- Directed by: Senthamizhan
- Written by: Senthamizhan
- Produced by: R. Krishnamurthy
- Starring: Ranjith; Anand Babu; Vadivelu;
- Cinematography: I. Rajendraprasad
- Edited by: K. P. K. Ravichandar
- Music by: Soundaryan
- Production company: K. C. R. Creations
- Release date: 25 December 1998;
- Running time: 130 minutes
- Country: India
- Language: Tamil

= Cheran Chozhan Pandian =

Cheran Chozhan Pandian is a 1998 Indian Tamil language comedy film directed by Senthamizhan, who had previously directed the film Sindhu Nathi Poo (1994). The film stars Ranjith, Anand Babu and Vadivelu. It was released on 25 December 1998. Two years after release, the producers were given a ₹5 lakh subsidy by the Tamil Nadu government along with several other films.

== Plot ==

Cheran (Ranjith), Chozhan (Anand Babu) and Pandian (Vadivelu) are arrested for different crimes and they are immediately released by a kind-hearted police officer (Mansoor Ali Khan). The three men decide to turn their lives around and become good men, but they cross a corrupted politician's path named Swamy (Vasu Vikram) which gives them a reason to reconsider. The three friends fall in love with Gayathri (Mohini), Swamy's sister, who becomes their close friend.

== Cast ==
- Ranjith as Cheran
- Anand Babu as Chozhan
- Vadivelu as Pandian
- Mohini as Gayathri
- Lashmipathiraj as Krishna
- Mansoor Ali Khan
- Vasu Vikram as Swamy
- Junior Balaiah
- Oru Viral Krishna Rao as Vanagamudi
- Madhan Bob
- S. R. Veeraraghavan
- Chitti Babu
- Thavakkalai
- Alphonsa
- Shakeela

== Soundtrack ==
The soundtrack was composed by Soundaryan, with lyrics written by Alamelu Muthulingam.

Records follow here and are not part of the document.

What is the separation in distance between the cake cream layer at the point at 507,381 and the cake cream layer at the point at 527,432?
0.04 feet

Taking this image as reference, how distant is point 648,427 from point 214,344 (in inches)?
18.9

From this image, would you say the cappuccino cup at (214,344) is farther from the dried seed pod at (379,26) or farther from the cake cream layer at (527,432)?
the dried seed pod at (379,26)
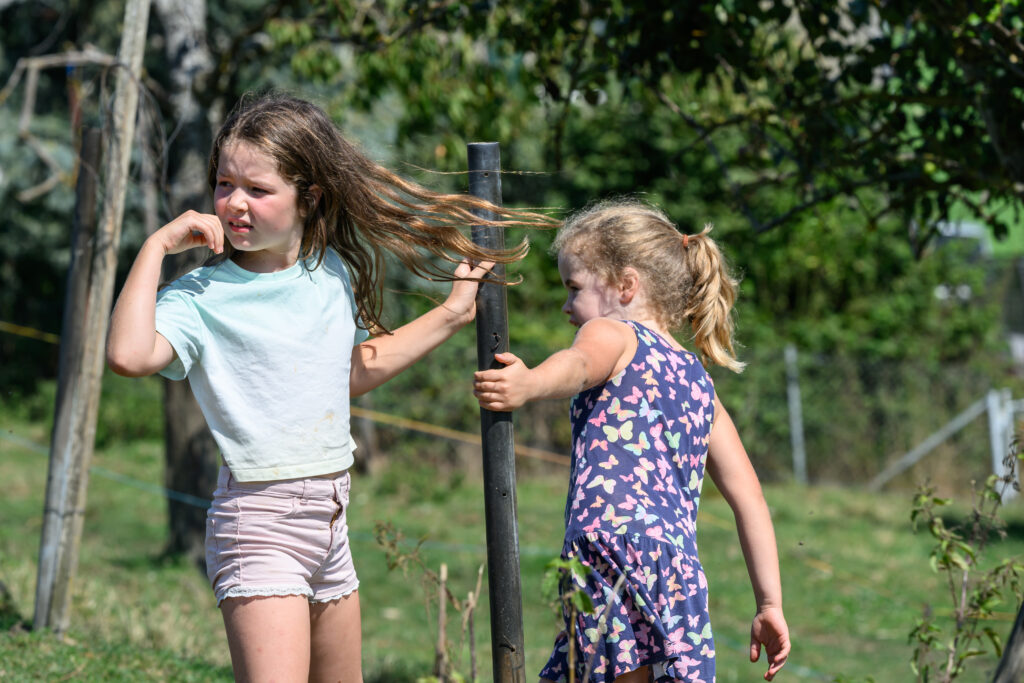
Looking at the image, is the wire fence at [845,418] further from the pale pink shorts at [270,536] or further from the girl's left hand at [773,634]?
the pale pink shorts at [270,536]

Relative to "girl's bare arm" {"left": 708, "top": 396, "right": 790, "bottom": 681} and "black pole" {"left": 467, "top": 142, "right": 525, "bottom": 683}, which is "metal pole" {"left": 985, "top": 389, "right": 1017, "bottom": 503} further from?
"black pole" {"left": 467, "top": 142, "right": 525, "bottom": 683}

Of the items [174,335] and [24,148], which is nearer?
[174,335]

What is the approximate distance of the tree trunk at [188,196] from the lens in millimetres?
Answer: 6461

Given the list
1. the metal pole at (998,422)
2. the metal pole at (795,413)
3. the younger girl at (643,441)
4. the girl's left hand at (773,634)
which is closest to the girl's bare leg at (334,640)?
the younger girl at (643,441)

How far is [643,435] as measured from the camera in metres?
2.37

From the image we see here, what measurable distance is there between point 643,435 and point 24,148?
11875mm

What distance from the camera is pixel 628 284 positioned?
2.52m

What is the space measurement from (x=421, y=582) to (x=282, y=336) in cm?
97

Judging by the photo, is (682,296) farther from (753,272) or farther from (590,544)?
(753,272)

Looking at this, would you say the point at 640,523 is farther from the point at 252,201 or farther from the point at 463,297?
the point at 252,201

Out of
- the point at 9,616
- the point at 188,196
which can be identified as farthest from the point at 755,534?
the point at 188,196

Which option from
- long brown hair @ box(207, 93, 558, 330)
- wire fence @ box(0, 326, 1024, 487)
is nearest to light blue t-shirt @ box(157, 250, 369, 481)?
long brown hair @ box(207, 93, 558, 330)

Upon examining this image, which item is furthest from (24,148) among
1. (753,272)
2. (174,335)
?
(174,335)

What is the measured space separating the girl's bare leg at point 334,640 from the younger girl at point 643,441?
1.38 ft
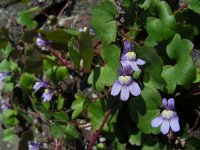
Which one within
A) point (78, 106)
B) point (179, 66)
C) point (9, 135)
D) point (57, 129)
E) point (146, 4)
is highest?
point (146, 4)

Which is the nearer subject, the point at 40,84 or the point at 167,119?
the point at 167,119

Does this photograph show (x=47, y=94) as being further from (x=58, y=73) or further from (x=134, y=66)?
(x=134, y=66)

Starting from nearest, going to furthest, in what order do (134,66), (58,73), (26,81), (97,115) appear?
(134,66) → (97,115) → (58,73) → (26,81)

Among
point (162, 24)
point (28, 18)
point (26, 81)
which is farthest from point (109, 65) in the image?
point (28, 18)

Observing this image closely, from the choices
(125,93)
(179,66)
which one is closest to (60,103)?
(125,93)

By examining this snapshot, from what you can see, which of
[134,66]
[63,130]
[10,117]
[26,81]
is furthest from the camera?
[10,117]

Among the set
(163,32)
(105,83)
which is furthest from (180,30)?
(105,83)

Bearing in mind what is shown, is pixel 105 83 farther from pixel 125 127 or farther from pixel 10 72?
pixel 10 72

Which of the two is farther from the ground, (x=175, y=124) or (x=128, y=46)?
(x=128, y=46)

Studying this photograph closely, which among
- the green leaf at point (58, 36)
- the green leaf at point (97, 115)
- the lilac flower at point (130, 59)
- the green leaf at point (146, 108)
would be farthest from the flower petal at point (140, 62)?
the green leaf at point (58, 36)
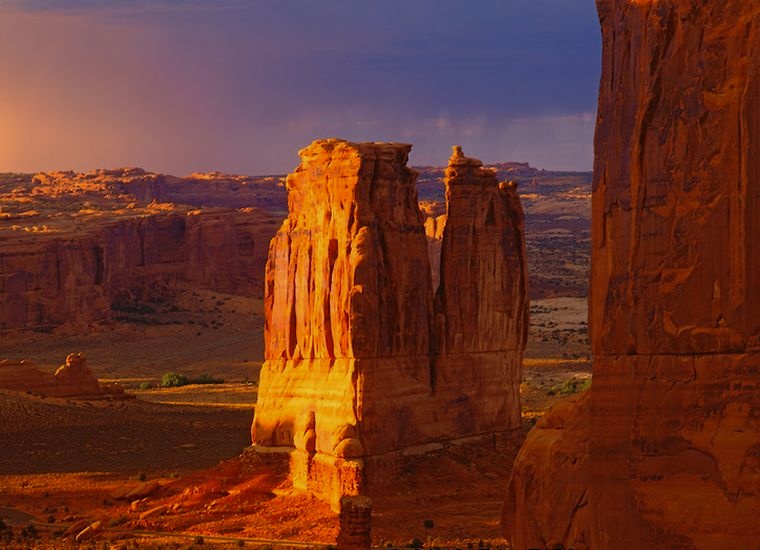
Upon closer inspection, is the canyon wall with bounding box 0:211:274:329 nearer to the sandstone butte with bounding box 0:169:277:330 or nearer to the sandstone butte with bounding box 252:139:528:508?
the sandstone butte with bounding box 0:169:277:330

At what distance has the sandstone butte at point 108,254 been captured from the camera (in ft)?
328

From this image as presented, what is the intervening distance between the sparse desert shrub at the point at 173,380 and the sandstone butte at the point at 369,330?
148 feet

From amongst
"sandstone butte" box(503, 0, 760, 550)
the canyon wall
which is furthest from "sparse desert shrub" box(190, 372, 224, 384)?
"sandstone butte" box(503, 0, 760, 550)

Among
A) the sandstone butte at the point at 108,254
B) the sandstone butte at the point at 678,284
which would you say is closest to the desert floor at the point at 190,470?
the sandstone butte at the point at 108,254

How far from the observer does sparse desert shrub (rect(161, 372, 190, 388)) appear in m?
86.6

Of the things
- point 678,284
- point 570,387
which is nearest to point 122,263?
point 570,387

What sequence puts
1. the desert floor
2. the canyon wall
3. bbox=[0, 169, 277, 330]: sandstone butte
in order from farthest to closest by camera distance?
bbox=[0, 169, 277, 330]: sandstone butte < the canyon wall < the desert floor

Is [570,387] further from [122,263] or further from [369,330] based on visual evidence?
[122,263]

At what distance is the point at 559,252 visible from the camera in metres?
170

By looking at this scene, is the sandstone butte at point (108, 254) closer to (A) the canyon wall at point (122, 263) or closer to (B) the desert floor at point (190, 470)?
(A) the canyon wall at point (122, 263)

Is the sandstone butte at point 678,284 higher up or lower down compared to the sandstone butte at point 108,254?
higher up

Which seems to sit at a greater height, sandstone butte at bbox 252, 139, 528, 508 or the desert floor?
sandstone butte at bbox 252, 139, 528, 508

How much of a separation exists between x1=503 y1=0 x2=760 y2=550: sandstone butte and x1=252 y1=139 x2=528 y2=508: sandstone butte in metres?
19.3

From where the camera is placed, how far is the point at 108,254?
10819 cm
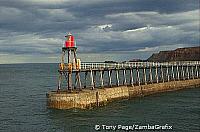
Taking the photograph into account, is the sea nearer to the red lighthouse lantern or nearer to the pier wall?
the pier wall

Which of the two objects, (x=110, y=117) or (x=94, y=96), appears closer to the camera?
(x=110, y=117)

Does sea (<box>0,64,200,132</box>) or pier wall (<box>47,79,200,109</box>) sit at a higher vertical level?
pier wall (<box>47,79,200,109</box>)

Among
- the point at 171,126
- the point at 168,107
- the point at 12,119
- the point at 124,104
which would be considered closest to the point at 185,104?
the point at 168,107

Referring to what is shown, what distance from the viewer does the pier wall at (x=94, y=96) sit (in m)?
46.0

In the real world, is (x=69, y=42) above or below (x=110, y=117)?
above

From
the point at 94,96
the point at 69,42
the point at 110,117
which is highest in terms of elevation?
the point at 69,42

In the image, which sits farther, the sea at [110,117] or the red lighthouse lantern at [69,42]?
the red lighthouse lantern at [69,42]

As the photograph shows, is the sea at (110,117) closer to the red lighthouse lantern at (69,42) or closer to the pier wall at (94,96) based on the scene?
the pier wall at (94,96)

| Song | Singer(s) | Duration |
|---|---|---|
| "Jeans Pantukulle" | Subha | 4:16 |
| "Kadalicha Ponnu" | S. N. Surendar, Arunmozhi, Shahul Hameed | 4:13 |
| "Madras Electric" | Mano, Swarnalatha | 5:12 |
| "Nam Vazhvile" | Jayachandran, K. S. Chithra | 5:12 |
| "Thirunelveli Halwa" | Sirkazhi G. Sivachidambaram, Krishnaraj, Harini | 5:12 |

== Reception ==
D. S. Ramanujam of The Hindu wrote that the director "shows a flair for working on the comedy track than on the drama, the concluding portions being cinematic". He also appreciated the background score.